Job: UK digital champion
Age: 37
Industry: digital media
Staff: 8
2009 entry: 97
As the government's digital champion Martha Lane Fox's mission is nothing less ambitious than getting the entire country online by the end of 2012.
The co-founder of Lastminute.com and poster child for the internet generation, Lane Fox was appointed by Gordon Brown and had her role expanded by David Cameron to include advising the government on how to use the web more effectively.
Her government-backed Race Online 2012 initiative, which published its manifesto this week, aims to get the 10 million people in the UK who have never used the internet to join the digital revolution.
"Internet refuseniks won't have a choice but to get online if they are to access certain key services," said Lane Fox. "There are going to be huge cost cuts and digitalisation is an enormous piece in the puzzle. The world has changed. It's inevitable now."
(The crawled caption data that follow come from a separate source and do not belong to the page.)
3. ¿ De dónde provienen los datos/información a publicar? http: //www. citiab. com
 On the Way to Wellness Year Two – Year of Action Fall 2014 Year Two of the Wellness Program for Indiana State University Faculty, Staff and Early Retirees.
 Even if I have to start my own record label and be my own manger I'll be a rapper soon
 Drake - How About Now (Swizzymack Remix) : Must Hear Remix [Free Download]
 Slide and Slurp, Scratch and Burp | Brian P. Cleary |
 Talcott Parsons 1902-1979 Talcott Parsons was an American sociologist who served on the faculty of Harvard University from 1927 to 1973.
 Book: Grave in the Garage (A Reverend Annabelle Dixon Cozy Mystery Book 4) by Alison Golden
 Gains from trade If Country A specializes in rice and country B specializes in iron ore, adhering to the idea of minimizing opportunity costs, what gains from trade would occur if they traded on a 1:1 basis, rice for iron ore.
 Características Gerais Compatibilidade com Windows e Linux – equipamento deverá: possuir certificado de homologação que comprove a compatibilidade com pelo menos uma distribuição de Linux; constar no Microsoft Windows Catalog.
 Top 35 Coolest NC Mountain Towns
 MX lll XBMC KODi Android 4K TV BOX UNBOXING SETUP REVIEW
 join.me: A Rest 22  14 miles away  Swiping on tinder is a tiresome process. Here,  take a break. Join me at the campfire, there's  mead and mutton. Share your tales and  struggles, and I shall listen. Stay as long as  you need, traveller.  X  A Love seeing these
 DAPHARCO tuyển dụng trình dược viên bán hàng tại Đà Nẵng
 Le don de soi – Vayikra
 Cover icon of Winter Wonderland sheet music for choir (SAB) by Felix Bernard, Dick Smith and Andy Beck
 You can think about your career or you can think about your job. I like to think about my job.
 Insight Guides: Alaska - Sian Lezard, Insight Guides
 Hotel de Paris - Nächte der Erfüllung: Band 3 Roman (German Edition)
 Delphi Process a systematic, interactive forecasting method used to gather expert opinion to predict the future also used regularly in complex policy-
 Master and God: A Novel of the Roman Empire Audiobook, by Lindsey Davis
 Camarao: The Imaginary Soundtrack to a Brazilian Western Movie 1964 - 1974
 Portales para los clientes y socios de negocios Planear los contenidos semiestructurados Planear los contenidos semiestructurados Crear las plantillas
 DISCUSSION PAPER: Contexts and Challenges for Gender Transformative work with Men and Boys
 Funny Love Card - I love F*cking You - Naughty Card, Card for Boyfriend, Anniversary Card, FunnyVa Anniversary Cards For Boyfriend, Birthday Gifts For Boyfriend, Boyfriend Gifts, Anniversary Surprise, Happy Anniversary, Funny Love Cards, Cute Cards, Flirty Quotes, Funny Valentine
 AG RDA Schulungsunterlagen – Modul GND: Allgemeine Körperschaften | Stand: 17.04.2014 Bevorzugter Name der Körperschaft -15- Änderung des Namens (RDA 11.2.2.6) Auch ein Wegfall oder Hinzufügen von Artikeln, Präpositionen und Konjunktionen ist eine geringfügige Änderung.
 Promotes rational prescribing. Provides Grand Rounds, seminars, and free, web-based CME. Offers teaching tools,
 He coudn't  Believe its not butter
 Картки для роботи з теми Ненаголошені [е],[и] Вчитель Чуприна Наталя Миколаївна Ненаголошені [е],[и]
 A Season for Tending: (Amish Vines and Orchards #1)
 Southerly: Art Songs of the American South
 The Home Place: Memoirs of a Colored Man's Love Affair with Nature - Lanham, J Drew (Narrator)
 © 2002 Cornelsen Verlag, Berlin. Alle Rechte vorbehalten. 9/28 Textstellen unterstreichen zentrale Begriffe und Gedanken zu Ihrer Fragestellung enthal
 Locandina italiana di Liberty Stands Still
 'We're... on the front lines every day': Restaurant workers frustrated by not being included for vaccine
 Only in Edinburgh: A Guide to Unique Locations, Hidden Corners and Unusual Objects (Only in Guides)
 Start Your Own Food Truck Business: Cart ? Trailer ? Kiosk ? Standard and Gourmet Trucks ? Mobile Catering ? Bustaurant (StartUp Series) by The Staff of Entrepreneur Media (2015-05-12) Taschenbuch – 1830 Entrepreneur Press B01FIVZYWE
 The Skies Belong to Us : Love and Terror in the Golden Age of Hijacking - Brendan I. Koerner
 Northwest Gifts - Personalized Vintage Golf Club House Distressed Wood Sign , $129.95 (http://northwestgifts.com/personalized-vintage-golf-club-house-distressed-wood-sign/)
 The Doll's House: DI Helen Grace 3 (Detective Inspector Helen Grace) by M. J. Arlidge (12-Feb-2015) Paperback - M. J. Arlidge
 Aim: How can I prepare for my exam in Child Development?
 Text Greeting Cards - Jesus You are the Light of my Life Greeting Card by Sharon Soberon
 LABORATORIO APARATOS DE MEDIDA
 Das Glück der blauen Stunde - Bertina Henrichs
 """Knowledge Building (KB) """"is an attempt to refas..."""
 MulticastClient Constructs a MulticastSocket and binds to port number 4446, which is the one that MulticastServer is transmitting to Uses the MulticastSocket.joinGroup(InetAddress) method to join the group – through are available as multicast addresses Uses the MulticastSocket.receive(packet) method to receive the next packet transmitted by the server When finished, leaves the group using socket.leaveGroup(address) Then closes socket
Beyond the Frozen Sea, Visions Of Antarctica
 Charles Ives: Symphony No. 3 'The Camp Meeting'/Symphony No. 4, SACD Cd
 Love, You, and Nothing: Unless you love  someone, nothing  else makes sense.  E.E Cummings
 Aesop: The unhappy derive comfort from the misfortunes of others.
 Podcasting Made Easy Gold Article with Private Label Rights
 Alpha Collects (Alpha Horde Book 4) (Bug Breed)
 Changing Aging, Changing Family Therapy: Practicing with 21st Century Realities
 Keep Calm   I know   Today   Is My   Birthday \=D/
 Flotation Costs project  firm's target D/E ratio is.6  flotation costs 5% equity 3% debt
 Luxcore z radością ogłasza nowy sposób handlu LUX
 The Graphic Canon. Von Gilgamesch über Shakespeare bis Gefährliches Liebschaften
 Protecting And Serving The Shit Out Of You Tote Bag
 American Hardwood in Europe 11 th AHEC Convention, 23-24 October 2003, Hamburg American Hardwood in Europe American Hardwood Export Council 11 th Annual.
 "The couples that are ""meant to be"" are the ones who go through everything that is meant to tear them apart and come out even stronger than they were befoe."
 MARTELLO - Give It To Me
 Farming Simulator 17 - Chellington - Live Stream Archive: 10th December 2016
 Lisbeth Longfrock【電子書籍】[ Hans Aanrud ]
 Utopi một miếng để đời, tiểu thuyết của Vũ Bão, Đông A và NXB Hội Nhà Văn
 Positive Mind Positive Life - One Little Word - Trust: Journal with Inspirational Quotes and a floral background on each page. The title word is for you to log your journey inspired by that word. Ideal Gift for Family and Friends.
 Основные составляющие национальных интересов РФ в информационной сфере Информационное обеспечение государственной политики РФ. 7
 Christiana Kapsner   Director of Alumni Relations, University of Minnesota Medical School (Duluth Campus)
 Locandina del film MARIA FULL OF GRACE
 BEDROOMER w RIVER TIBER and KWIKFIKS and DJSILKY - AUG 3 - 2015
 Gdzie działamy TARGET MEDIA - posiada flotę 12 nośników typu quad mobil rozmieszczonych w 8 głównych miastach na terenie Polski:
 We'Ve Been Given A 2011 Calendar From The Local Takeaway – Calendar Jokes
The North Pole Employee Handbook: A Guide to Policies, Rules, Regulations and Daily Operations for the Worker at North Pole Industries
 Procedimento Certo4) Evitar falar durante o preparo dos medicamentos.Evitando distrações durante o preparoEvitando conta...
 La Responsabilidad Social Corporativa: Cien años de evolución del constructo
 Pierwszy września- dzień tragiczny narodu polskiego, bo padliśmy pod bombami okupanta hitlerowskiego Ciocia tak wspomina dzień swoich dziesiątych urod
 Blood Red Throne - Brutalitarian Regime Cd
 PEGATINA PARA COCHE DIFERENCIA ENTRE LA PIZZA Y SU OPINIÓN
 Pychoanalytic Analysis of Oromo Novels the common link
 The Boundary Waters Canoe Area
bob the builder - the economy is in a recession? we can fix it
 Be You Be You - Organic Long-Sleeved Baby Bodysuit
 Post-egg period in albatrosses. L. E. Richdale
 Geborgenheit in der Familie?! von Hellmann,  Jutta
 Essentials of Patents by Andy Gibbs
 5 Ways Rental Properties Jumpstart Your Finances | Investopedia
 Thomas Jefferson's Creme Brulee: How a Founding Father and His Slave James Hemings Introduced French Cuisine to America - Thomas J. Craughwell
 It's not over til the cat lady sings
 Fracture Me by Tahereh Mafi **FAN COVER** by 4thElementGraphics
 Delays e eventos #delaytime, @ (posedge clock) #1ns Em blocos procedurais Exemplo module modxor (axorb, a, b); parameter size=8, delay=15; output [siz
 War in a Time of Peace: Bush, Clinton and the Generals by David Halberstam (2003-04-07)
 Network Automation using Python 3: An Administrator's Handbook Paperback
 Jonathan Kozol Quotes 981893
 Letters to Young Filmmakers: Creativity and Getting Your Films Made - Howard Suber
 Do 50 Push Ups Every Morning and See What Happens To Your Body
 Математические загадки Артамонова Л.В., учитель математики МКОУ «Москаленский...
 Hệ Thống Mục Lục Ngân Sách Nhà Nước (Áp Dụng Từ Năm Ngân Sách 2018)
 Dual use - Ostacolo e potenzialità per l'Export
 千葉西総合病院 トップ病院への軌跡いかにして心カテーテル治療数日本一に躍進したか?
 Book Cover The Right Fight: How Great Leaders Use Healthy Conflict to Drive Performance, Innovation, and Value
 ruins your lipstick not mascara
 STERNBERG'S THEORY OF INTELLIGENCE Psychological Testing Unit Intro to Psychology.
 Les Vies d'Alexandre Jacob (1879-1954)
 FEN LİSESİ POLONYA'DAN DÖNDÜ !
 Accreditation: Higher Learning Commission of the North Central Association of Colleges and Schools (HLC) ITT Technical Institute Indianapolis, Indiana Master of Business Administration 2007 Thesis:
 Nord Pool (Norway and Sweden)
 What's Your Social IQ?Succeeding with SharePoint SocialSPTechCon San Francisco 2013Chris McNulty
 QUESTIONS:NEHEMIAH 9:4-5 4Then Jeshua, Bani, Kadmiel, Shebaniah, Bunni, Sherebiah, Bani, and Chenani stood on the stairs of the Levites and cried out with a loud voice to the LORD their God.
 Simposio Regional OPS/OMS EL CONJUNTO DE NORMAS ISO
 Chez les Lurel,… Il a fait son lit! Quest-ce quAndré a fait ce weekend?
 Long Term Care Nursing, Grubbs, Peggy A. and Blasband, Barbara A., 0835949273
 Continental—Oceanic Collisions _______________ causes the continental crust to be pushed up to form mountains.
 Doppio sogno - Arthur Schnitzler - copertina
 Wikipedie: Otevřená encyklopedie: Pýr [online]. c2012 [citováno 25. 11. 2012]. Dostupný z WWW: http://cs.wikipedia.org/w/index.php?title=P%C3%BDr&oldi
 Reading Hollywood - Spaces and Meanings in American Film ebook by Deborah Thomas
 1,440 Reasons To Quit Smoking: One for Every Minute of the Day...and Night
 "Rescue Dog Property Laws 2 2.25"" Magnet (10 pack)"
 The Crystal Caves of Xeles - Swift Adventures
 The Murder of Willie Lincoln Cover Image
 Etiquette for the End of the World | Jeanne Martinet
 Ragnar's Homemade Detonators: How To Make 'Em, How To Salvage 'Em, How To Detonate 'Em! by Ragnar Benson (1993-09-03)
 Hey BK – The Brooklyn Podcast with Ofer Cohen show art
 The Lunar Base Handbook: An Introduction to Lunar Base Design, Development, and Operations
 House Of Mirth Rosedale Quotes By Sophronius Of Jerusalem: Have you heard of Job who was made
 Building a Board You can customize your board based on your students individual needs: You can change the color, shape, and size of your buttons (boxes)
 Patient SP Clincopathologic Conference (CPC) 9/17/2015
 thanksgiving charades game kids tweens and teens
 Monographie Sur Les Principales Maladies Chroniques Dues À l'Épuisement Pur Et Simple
Getting everyone online could save the government up to £1bn in customer costs every year and boost the economy by more than £20bn. But at a time of big government cutbacks, funding for the initiative is going to have to come from the private sector.
Lane Fox's taskforce has signed up partners including Google, BT, Microsoft and McDonalds.
"It's often the people facing the toughest times who have the most to gain from what technology has to offer," she said. "As the internet is rapidly becoming a tool for everyday life, we should work together to make sure everyone can benefit."
Lane Fox made £13m when Lastminute.com, which she founded with Brent Hoberman in 1998, was sold for £577m seven years later. Her digital champion role is an unpaid one.
She nearly died in a car crash in 2004 when her open-top Jeep skidded off a desert road in Morocco. The accident broke 28 bones and left her needing 23 operations. She said for a while it was "touch and go" and the accident helped her "see technology from a different perspective".
The daughter of historian Robin Lane Fox, she is also chair of the karaoke chain Lucky Voice and is a non-executive director of Channel 4, Marks & Spencer and Mydeco.com.